EXERCISE BRIEF: Set down exactly the lines from the one containing "Researchers modeled the" through the end of the records below, both included, and nothing else.

DATA RECORDS:
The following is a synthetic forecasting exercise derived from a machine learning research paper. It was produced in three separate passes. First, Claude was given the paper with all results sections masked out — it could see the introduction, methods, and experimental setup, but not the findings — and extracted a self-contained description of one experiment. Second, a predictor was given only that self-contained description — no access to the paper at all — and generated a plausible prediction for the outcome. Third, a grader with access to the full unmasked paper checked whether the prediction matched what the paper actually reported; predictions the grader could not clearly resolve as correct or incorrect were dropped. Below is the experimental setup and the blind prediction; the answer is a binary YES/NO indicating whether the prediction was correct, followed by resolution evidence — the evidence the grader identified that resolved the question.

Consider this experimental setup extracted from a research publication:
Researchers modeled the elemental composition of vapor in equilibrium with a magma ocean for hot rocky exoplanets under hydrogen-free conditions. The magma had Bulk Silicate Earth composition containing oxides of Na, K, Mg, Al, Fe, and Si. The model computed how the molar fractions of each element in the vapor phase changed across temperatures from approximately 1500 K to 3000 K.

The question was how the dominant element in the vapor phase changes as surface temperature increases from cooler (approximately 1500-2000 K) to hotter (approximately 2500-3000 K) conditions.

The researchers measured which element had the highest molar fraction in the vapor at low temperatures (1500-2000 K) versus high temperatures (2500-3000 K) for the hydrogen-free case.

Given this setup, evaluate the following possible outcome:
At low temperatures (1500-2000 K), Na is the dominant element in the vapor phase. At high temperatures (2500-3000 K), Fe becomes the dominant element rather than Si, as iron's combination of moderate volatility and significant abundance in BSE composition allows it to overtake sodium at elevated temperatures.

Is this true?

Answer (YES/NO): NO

ANSWER TO THE EXERCISE:
Researchers modeled the elemental composition of vapor in equilibrium with a magma ocean for hot rocky exoplanets under hydrogen-free conditions. The magma had Bulk Silicate Earth composition containing oxides of Na, K, Mg, Al, Fe, and Si. The model computed how the molar fractions of each element in the vapor phase changed across temperatures from approximately 1500 K to 3000 K.

The question was how the dominant element in the vapor phase changes as surface temperature increases from cooler (approximately 1500-2000 K) to hotter (approximately 2500-3000 K) conditions.

The researchers measured which element had the highest molar fraction in the vapor at low temperatures (1500-2000 K) versus high temperatures (2500-3000 K) for the hydrogen-free case.

Given this setup, evaluate the following possible outcome:
At low temperatures (1500-2000 K), Na is the dominant element in the vapor phase. At high temperatures (2500-3000 K), Fe becomes the dominant element rather than Si, as iron's combination of moderate volatility and significant abundance in BSE composition allows it to overtake sodium at elevated temperatures.

Is this true?

Answer (YES/NO): NO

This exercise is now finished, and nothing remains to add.